Sunday, January 30, 2011

I Want My Gym TV

Beware:  The next few paragraphs contain some grumbling.  Be warned.

I joined the gym this winter to exercise despite wind, rain, snow, cold, sleet or otherwise.  At my gym, and any other gym anywhere, there are televisions bolted to the ceiling and turned on.  I would guess there are about seven or more where I go.  There is some magic to getting the individual sound from each one to your ears, but I haven't figured that out yet.

I have not had television for almost 8 years. I don't watch sports, talk shows, reality TV, commercials, documentaries, promos, or news.  I do watch 30 Rock and Battlestar Galactica, streaming on my computer.  Television is not something that will keep my attention for the 4th or 5th mile on the treadmill (music will).  I do, however watch/observe it.  Here are my observations about television:



  • There are cloning devices or CGI used on 24 hour news networks.  Men, mostly, all look the same: 45-65 years old, white, greying hair, square black glasses, 15+ pounds overweight, blazer, and rosy cheeks(they look worked-up about something important).  This is particularly spooky when at church, you see several men in the same uniform.  This maybe because there are only dark, square glasses available from the optometrist, and if you are that age, you need specs.
  • There are only four or five 'newsworthy' stories everyday, run by all the news channels, concurrently.
  • If you are trying to watch a match of the Australian Open while running and zoning out to music, the television to the right and left are probably playing a recap of that same match.  You can not watch the match usually because you don't have a television, and Australia is already well into tomorrow, so you can't watch it live, giving away the ending of the match you are watching blow-by-blow, simultaneously.
  • There is always an older man, who will change the seventh and final television to a 24 hour cable news channel, so that all of them are cable news.


I'll admit that my avoidance of mass media is purposeful.  At the gym, I am like a child watching TV for the first time, I can not look away.  I can't hear what the TV is saying, and I believe my ignorance about television may skew my observations.

Monday, January 24, 2011

29 Hours to Minnesota

Last week I drove from Northern California to St.

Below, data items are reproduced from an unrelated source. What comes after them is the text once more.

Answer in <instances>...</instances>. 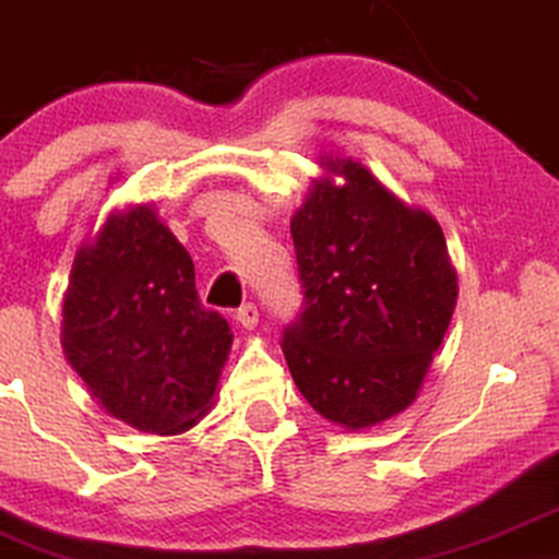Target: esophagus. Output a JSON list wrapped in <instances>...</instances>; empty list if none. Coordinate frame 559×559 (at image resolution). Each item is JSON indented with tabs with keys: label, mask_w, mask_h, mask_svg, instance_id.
Returning a JSON list of instances; mask_svg holds the SVG:
<instances>
[{
	"label": "esophagus",
	"mask_w": 559,
	"mask_h": 559,
	"mask_svg": "<svg viewBox=\"0 0 559 559\" xmlns=\"http://www.w3.org/2000/svg\"><path fill=\"white\" fill-rule=\"evenodd\" d=\"M235 319L240 328L246 330H253L255 324H259V309H255V304H242L240 309L235 311Z\"/></svg>",
	"instance_id": "esophagus-1"
}]
</instances>
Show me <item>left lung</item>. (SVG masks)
<instances>
[{
  "label": "left lung",
  "instance_id": "obj_1",
  "mask_svg": "<svg viewBox=\"0 0 559 559\" xmlns=\"http://www.w3.org/2000/svg\"><path fill=\"white\" fill-rule=\"evenodd\" d=\"M290 222L304 306L282 335L298 391L330 423L372 428L417 399L456 306V272L428 211L359 160H328Z\"/></svg>",
  "mask_w": 559,
  "mask_h": 559
}]
</instances>
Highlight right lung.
I'll return each instance as SVG.
<instances>
[{"label":"right lung","mask_w":559,"mask_h":559,"mask_svg":"<svg viewBox=\"0 0 559 559\" xmlns=\"http://www.w3.org/2000/svg\"><path fill=\"white\" fill-rule=\"evenodd\" d=\"M62 348L103 409L155 436L209 412L231 348L227 319L203 309L195 263L153 205L110 213L73 259Z\"/></svg>","instance_id":"1"}]
</instances>
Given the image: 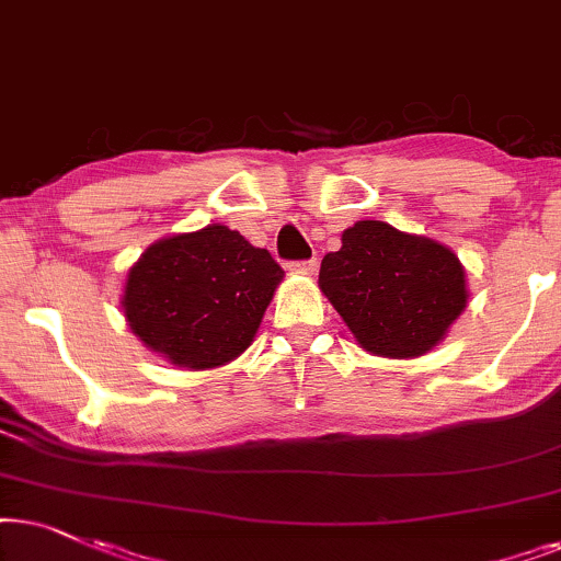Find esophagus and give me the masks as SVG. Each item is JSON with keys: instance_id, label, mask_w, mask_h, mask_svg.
Here are the masks:
<instances>
[{"instance_id": "34e87169", "label": "esophagus", "mask_w": 561, "mask_h": 561, "mask_svg": "<svg viewBox=\"0 0 561 561\" xmlns=\"http://www.w3.org/2000/svg\"><path fill=\"white\" fill-rule=\"evenodd\" d=\"M289 272L297 274H316L318 272V259H302V261H289Z\"/></svg>"}]
</instances>
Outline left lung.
<instances>
[{"label":"left lung","instance_id":"8db88e82","mask_svg":"<svg viewBox=\"0 0 561 561\" xmlns=\"http://www.w3.org/2000/svg\"><path fill=\"white\" fill-rule=\"evenodd\" d=\"M318 282L354 339L392 358L436 346L467 305L465 268L446 245L379 220L343 230Z\"/></svg>","mask_w":561,"mask_h":561}]
</instances>
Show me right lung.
Wrapping results in <instances>:
<instances>
[{"label":"right lung","instance_id":"obj_1","mask_svg":"<svg viewBox=\"0 0 561 561\" xmlns=\"http://www.w3.org/2000/svg\"><path fill=\"white\" fill-rule=\"evenodd\" d=\"M282 276L266 249L207 226L153 243L128 272L123 310L171 364L213 369L249 348Z\"/></svg>","mask_w":561,"mask_h":561}]
</instances>
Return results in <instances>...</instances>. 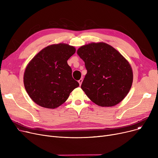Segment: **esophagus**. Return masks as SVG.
Listing matches in <instances>:
<instances>
[{
	"instance_id": "34e87169",
	"label": "esophagus",
	"mask_w": 158,
	"mask_h": 158,
	"mask_svg": "<svg viewBox=\"0 0 158 158\" xmlns=\"http://www.w3.org/2000/svg\"><path fill=\"white\" fill-rule=\"evenodd\" d=\"M82 79H80L79 81H78V82H79V85L81 86V84H82Z\"/></svg>"
}]
</instances>
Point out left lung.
<instances>
[{"instance_id":"obj_1","label":"left lung","mask_w":158,"mask_h":158,"mask_svg":"<svg viewBox=\"0 0 158 158\" xmlns=\"http://www.w3.org/2000/svg\"><path fill=\"white\" fill-rule=\"evenodd\" d=\"M77 53L87 70L81 88L90 100L101 107H112L123 101L133 81L131 66L126 58L104 42L82 45Z\"/></svg>"}]
</instances>
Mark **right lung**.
Instances as JSON below:
<instances>
[{"instance_id": "add662e5", "label": "right lung", "mask_w": 158, "mask_h": 158, "mask_svg": "<svg viewBox=\"0 0 158 158\" xmlns=\"http://www.w3.org/2000/svg\"><path fill=\"white\" fill-rule=\"evenodd\" d=\"M76 51L69 44L48 45L27 64L23 84L29 96L36 104L48 109L57 108L67 100L79 86L72 76L67 60Z\"/></svg>"}]
</instances>
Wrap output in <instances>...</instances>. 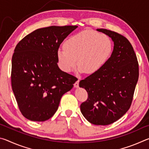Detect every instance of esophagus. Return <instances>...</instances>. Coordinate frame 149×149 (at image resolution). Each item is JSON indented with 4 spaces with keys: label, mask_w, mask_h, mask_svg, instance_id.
Here are the masks:
<instances>
[{
    "label": "esophagus",
    "mask_w": 149,
    "mask_h": 149,
    "mask_svg": "<svg viewBox=\"0 0 149 149\" xmlns=\"http://www.w3.org/2000/svg\"><path fill=\"white\" fill-rule=\"evenodd\" d=\"M79 80H80V79H79H79H78L77 81H75V84H74V87H79Z\"/></svg>",
    "instance_id": "esophagus-1"
}]
</instances>
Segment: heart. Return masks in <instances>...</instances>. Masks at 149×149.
Segmentation results:
<instances>
[{
  "mask_svg": "<svg viewBox=\"0 0 149 149\" xmlns=\"http://www.w3.org/2000/svg\"><path fill=\"white\" fill-rule=\"evenodd\" d=\"M58 49L57 59L60 68L70 72L77 64L80 72L93 74L101 70L111 56L113 44L107 35L85 30L69 37Z\"/></svg>",
  "mask_w": 149,
  "mask_h": 149,
  "instance_id": "1",
  "label": "heart"
}]
</instances>
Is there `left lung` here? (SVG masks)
Returning a JSON list of instances; mask_svg holds the SVG:
<instances>
[{
  "label": "left lung",
  "instance_id": "obj_1",
  "mask_svg": "<svg viewBox=\"0 0 149 149\" xmlns=\"http://www.w3.org/2000/svg\"><path fill=\"white\" fill-rule=\"evenodd\" d=\"M97 30L112 39L114 49L100 71L80 81L79 87L88 93L80 109L90 123L107 125L119 120L130 108L139 78V64L132 44L124 36L106 29Z\"/></svg>",
  "mask_w": 149,
  "mask_h": 149
}]
</instances>
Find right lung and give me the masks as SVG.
I'll return each instance as SVG.
<instances>
[{
  "mask_svg": "<svg viewBox=\"0 0 149 149\" xmlns=\"http://www.w3.org/2000/svg\"><path fill=\"white\" fill-rule=\"evenodd\" d=\"M77 26H50L35 30L22 39L12 58V91L20 112L35 122L49 120L62 95L77 79L58 65L57 51Z\"/></svg>",
  "mask_w": 149,
  "mask_h": 149,
  "instance_id": "right-lung-1",
  "label": "right lung"
}]
</instances>
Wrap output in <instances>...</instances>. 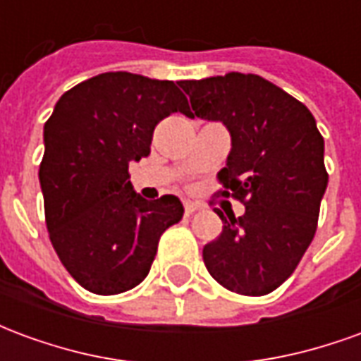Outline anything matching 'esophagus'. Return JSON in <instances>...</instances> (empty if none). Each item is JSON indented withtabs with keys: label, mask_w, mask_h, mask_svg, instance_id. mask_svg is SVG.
<instances>
[{
	"label": "esophagus",
	"mask_w": 361,
	"mask_h": 361,
	"mask_svg": "<svg viewBox=\"0 0 361 361\" xmlns=\"http://www.w3.org/2000/svg\"><path fill=\"white\" fill-rule=\"evenodd\" d=\"M201 209H203V207H201L199 203H193V201H185V203H183V211H185V216H191L193 212L201 211Z\"/></svg>",
	"instance_id": "obj_1"
}]
</instances>
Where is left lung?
Listing matches in <instances>:
<instances>
[{"label": "left lung", "instance_id": "obj_1", "mask_svg": "<svg viewBox=\"0 0 361 361\" xmlns=\"http://www.w3.org/2000/svg\"><path fill=\"white\" fill-rule=\"evenodd\" d=\"M193 111L188 118L222 121L232 137L222 197L245 204L203 247L207 271L242 295H265L295 271L317 230L325 195V141L315 118L294 96L259 75L232 73L180 81Z\"/></svg>", "mask_w": 361, "mask_h": 361}]
</instances>
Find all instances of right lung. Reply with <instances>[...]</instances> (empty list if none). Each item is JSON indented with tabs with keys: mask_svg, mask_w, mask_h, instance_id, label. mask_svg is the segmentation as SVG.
Returning <instances> with one entry per match:
<instances>
[{
	"mask_svg": "<svg viewBox=\"0 0 361 361\" xmlns=\"http://www.w3.org/2000/svg\"><path fill=\"white\" fill-rule=\"evenodd\" d=\"M173 111L191 114L173 81L111 71L67 90L44 126L38 178L50 242L92 294L141 284L160 235L183 216L178 197L147 201L129 181V164L149 157L154 127Z\"/></svg>",
	"mask_w": 361,
	"mask_h": 361,
	"instance_id": "obj_1",
	"label": "right lung"
}]
</instances>
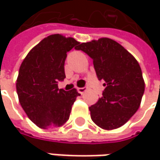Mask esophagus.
<instances>
[{
    "label": "esophagus",
    "mask_w": 160,
    "mask_h": 160,
    "mask_svg": "<svg viewBox=\"0 0 160 160\" xmlns=\"http://www.w3.org/2000/svg\"><path fill=\"white\" fill-rule=\"evenodd\" d=\"M77 90H78V92H80V94H83L87 91V88H85V87H83V88H78Z\"/></svg>",
    "instance_id": "esophagus-1"
}]
</instances>
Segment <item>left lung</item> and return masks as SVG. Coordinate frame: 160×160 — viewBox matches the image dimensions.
Masks as SVG:
<instances>
[{
	"mask_svg": "<svg viewBox=\"0 0 160 160\" xmlns=\"http://www.w3.org/2000/svg\"><path fill=\"white\" fill-rule=\"evenodd\" d=\"M76 50L92 59L98 80L105 81L102 97L89 108L92 121L105 130L121 127L138 110L144 94L139 63L123 46L108 38L80 43Z\"/></svg>",
	"mask_w": 160,
	"mask_h": 160,
	"instance_id": "obj_1",
	"label": "left lung"
}]
</instances>
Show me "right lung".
<instances>
[{
	"label": "right lung",
	"mask_w": 160,
	"mask_h": 160,
	"mask_svg": "<svg viewBox=\"0 0 160 160\" xmlns=\"http://www.w3.org/2000/svg\"><path fill=\"white\" fill-rule=\"evenodd\" d=\"M78 44L73 38L50 35L29 51L20 66L16 80L19 103L29 119L42 129L65 124L80 95L76 89L67 92L57 84L66 78L67 52Z\"/></svg>",
	"instance_id": "obj_1"
}]
</instances>
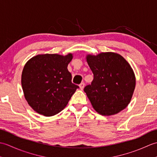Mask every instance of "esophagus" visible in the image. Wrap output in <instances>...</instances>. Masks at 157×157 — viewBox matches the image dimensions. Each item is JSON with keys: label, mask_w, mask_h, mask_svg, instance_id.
<instances>
[{"label": "esophagus", "mask_w": 157, "mask_h": 157, "mask_svg": "<svg viewBox=\"0 0 157 157\" xmlns=\"http://www.w3.org/2000/svg\"><path fill=\"white\" fill-rule=\"evenodd\" d=\"M84 86H85L84 82H82L81 84H79V88H80L81 90H83V89H84Z\"/></svg>", "instance_id": "34e87169"}]
</instances>
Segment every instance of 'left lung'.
I'll return each mask as SVG.
<instances>
[{
	"label": "left lung",
	"instance_id": "8db88e82",
	"mask_svg": "<svg viewBox=\"0 0 157 157\" xmlns=\"http://www.w3.org/2000/svg\"><path fill=\"white\" fill-rule=\"evenodd\" d=\"M86 59L94 79L84 90L93 108L102 115H115L126 108L136 86L134 73L129 63L114 52L88 55Z\"/></svg>",
	"mask_w": 157,
	"mask_h": 157
}]
</instances>
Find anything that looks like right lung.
<instances>
[{"label":"right lung","mask_w":157,"mask_h":157,"mask_svg":"<svg viewBox=\"0 0 157 157\" xmlns=\"http://www.w3.org/2000/svg\"><path fill=\"white\" fill-rule=\"evenodd\" d=\"M72 58L71 54L39 55L24 66L23 91L29 105L39 114L50 117L61 112L79 88L67 69Z\"/></svg>","instance_id":"obj_1"}]
</instances>
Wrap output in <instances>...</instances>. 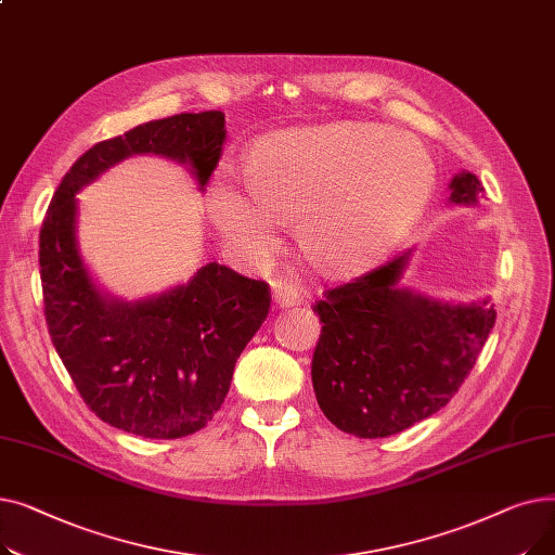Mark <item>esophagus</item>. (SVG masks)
<instances>
[{"instance_id": "obj_1", "label": "esophagus", "mask_w": 555, "mask_h": 555, "mask_svg": "<svg viewBox=\"0 0 555 555\" xmlns=\"http://www.w3.org/2000/svg\"><path fill=\"white\" fill-rule=\"evenodd\" d=\"M274 304L279 308H289V306H299L301 304V295L299 289L293 287L289 283H279L274 287Z\"/></svg>"}]
</instances>
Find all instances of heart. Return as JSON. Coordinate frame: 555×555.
Listing matches in <instances>:
<instances>
[{"instance_id":"obj_1","label":"heart","mask_w":555,"mask_h":555,"mask_svg":"<svg viewBox=\"0 0 555 555\" xmlns=\"http://www.w3.org/2000/svg\"><path fill=\"white\" fill-rule=\"evenodd\" d=\"M243 180L245 193L220 180L207 199L233 249L266 258L274 247L272 222H295L308 266L346 276L375 266L416 227L439 172L416 137L339 121L258 139Z\"/></svg>"}]
</instances>
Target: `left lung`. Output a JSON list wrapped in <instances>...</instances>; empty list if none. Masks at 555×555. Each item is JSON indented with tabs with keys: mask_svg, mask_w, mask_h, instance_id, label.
I'll list each match as a JSON object with an SVG mask.
<instances>
[{
	"mask_svg": "<svg viewBox=\"0 0 555 555\" xmlns=\"http://www.w3.org/2000/svg\"><path fill=\"white\" fill-rule=\"evenodd\" d=\"M483 184L459 172L450 202L477 204ZM410 251L337 285L312 310L322 335L312 387L326 418L360 439H385L446 406L494 326L488 301L450 306L400 289Z\"/></svg>",
	"mask_w": 555,
	"mask_h": 555,
	"instance_id": "left-lung-1",
	"label": "left lung"
}]
</instances>
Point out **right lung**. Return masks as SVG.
<instances>
[{
	"instance_id": "add662e5",
	"label": "right lung",
	"mask_w": 555,
	"mask_h": 555,
	"mask_svg": "<svg viewBox=\"0 0 555 555\" xmlns=\"http://www.w3.org/2000/svg\"><path fill=\"white\" fill-rule=\"evenodd\" d=\"M220 109L184 112L105 139L55 189L40 229V279L51 341L85 404L143 439H182L220 410L233 366L270 312V285L207 262L189 283L139 301H107L76 247V193L128 155L189 162L209 182L224 143Z\"/></svg>"
}]
</instances>
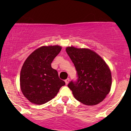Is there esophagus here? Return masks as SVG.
Listing matches in <instances>:
<instances>
[{
  "instance_id": "1",
  "label": "esophagus",
  "mask_w": 131,
  "mask_h": 131,
  "mask_svg": "<svg viewBox=\"0 0 131 131\" xmlns=\"http://www.w3.org/2000/svg\"><path fill=\"white\" fill-rule=\"evenodd\" d=\"M69 82H70V79L69 78H67V79L65 80V82H66V85H67V84L69 83Z\"/></svg>"
}]
</instances>
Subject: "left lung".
Segmentation results:
<instances>
[{
    "mask_svg": "<svg viewBox=\"0 0 131 131\" xmlns=\"http://www.w3.org/2000/svg\"><path fill=\"white\" fill-rule=\"evenodd\" d=\"M66 52L78 74L76 81L71 80L68 84L74 98L87 105L101 103L112 86V74L108 66L99 55L91 49L69 46Z\"/></svg>",
    "mask_w": 131,
    "mask_h": 131,
    "instance_id": "left-lung-1",
    "label": "left lung"
}]
</instances>
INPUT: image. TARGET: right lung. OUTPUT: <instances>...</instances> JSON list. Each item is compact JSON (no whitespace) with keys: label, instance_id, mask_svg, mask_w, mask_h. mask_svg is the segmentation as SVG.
I'll return each mask as SVG.
<instances>
[{"label":"right lung","instance_id":"obj_1","mask_svg":"<svg viewBox=\"0 0 131 131\" xmlns=\"http://www.w3.org/2000/svg\"><path fill=\"white\" fill-rule=\"evenodd\" d=\"M58 45L41 46L33 52L23 64L20 73L21 90L31 103L41 105L57 95L66 83L59 78L51 63L60 52Z\"/></svg>","mask_w":131,"mask_h":131}]
</instances>
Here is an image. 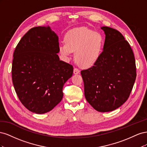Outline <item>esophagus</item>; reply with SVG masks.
I'll return each instance as SVG.
<instances>
[{
    "mask_svg": "<svg viewBox=\"0 0 147 147\" xmlns=\"http://www.w3.org/2000/svg\"><path fill=\"white\" fill-rule=\"evenodd\" d=\"M80 72V70L77 68H74V74H75V75H77V74H79Z\"/></svg>",
    "mask_w": 147,
    "mask_h": 147,
    "instance_id": "1",
    "label": "esophagus"
}]
</instances>
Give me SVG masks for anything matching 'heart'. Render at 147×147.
<instances>
[{"label":"heart","mask_w":147,"mask_h":147,"mask_svg":"<svg viewBox=\"0 0 147 147\" xmlns=\"http://www.w3.org/2000/svg\"><path fill=\"white\" fill-rule=\"evenodd\" d=\"M104 44L102 34L82 27L67 33L65 42L59 44V51L65 58L75 52L74 58L77 64L83 68H89L99 59Z\"/></svg>","instance_id":"b5f03b06"}]
</instances>
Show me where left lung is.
Listing matches in <instances>:
<instances>
[{
	"label": "left lung",
	"instance_id": "1",
	"mask_svg": "<svg viewBox=\"0 0 147 147\" xmlns=\"http://www.w3.org/2000/svg\"><path fill=\"white\" fill-rule=\"evenodd\" d=\"M105 39L99 59L91 67L81 71L84 96L100 112H111L128 99L136 78L134 53L119 31L104 26Z\"/></svg>",
	"mask_w": 147,
	"mask_h": 147
}]
</instances>
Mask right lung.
<instances>
[{
    "mask_svg": "<svg viewBox=\"0 0 147 147\" xmlns=\"http://www.w3.org/2000/svg\"><path fill=\"white\" fill-rule=\"evenodd\" d=\"M58 41L49 26H38L22 37L13 53V86L21 103L33 113H47L58 104L64 84L72 76L73 66L57 55Z\"/></svg>",
    "mask_w": 147,
    "mask_h": 147,
    "instance_id": "obj_1",
    "label": "right lung"
}]
</instances>
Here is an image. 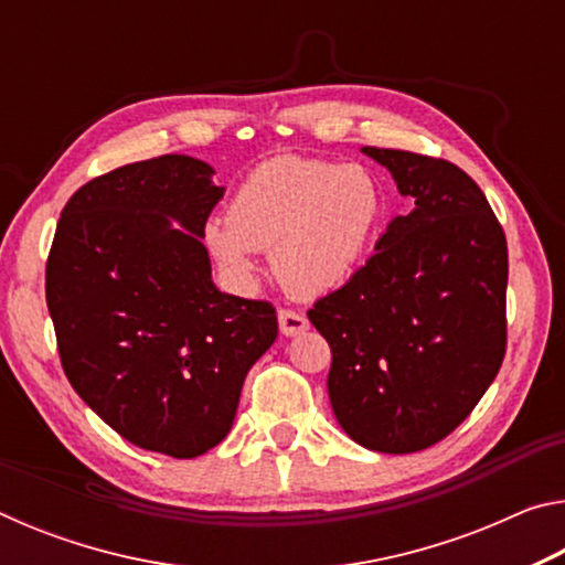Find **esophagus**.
<instances>
[{
  "label": "esophagus",
  "mask_w": 565,
  "mask_h": 565,
  "mask_svg": "<svg viewBox=\"0 0 565 565\" xmlns=\"http://www.w3.org/2000/svg\"><path fill=\"white\" fill-rule=\"evenodd\" d=\"M279 329L284 337H296V333H301L309 329V321H306L301 313L296 311H279Z\"/></svg>",
  "instance_id": "34e87169"
}]
</instances>
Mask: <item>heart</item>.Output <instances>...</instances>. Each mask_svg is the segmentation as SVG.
I'll use <instances>...</instances> for the list:
<instances>
[{
	"mask_svg": "<svg viewBox=\"0 0 565 565\" xmlns=\"http://www.w3.org/2000/svg\"><path fill=\"white\" fill-rule=\"evenodd\" d=\"M386 191L369 169L279 157L264 161L234 191L204 242L228 279H254L256 252H271L286 291L319 299L347 284L384 224Z\"/></svg>",
	"mask_w": 565,
	"mask_h": 565,
	"instance_id": "1",
	"label": "heart"
}]
</instances>
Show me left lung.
Wrapping results in <instances>:
<instances>
[{
  "label": "left lung",
  "instance_id": "left-lung-1",
  "mask_svg": "<svg viewBox=\"0 0 565 565\" xmlns=\"http://www.w3.org/2000/svg\"><path fill=\"white\" fill-rule=\"evenodd\" d=\"M361 151L414 209L309 321L331 347L339 426L371 451L414 454L451 434L499 374L509 248L483 191L451 161Z\"/></svg>",
  "mask_w": 565,
  "mask_h": 565
}]
</instances>
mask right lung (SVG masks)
<instances>
[{"label":"right lung","mask_w":565,"mask_h":565,"mask_svg":"<svg viewBox=\"0 0 565 565\" xmlns=\"http://www.w3.org/2000/svg\"><path fill=\"white\" fill-rule=\"evenodd\" d=\"M186 154L92 179L66 202L46 262L64 374L104 424L147 451L196 458L232 431L276 311L218 291L204 226L224 196Z\"/></svg>","instance_id":"add662e5"}]
</instances>
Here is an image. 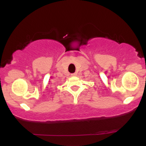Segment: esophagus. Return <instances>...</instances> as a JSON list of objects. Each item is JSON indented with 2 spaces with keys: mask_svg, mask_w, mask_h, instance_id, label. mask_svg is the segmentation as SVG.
Returning <instances> with one entry per match:
<instances>
[{
  "mask_svg": "<svg viewBox=\"0 0 146 146\" xmlns=\"http://www.w3.org/2000/svg\"><path fill=\"white\" fill-rule=\"evenodd\" d=\"M77 74H76V73H72L71 74V75L72 76H75V75H76Z\"/></svg>",
  "mask_w": 146,
  "mask_h": 146,
  "instance_id": "1",
  "label": "esophagus"
}]
</instances>
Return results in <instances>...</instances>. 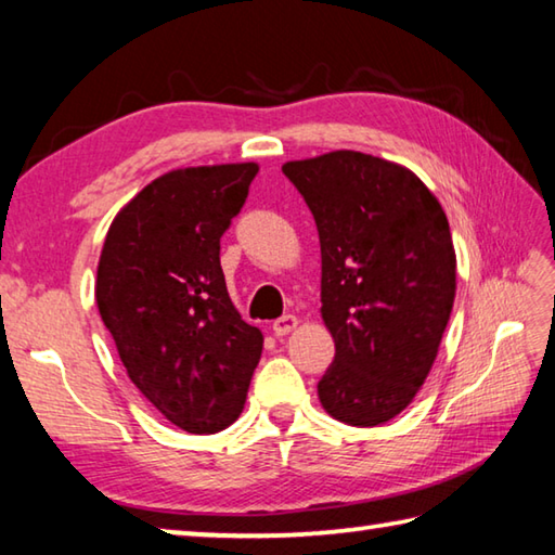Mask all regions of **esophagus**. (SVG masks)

Paul, Minnesota with a friend who is moving.  I now am somewhat of an aficionado of Minnesota in January compared to most of the people in my neighborhood.  After nearly 48 hours in the state, and the coldest weather they have had in several years, I feel accomplished.

When I left my house, it was 60 degrees, and forgot my husband's coat in the closet.  Why would I think of grabbing it on the way out?  I'm not much of a detail person, and also not much of a coat person.  Coats make me feel like someone is choking me, which is why I suffer while skiing.

Fortunately, while traveling along I-80, there are several (~27) discount shops for outdoor supplies.  Also, all winter clothes are on sale.  If you do not yet have a coat in Wyoming, Utah, Nebraska, Iowa or Minnesota this year, you are probably a popsicle, and someone will find you during the spring thaw.

In the end, we drove for three days and made it to the 'Land of a Thousand Lakes', where the state drink is milk, and the state muffin is blueberry.  Here is my trip log in bad cell phone photos:
It starts to snow in, Evanston, WY for 20 minutes! No coat.


It is sunny and COLD in Nebraska.  Still no coat.
I purchase a coat in Cheyenne, deeply discounted, of course.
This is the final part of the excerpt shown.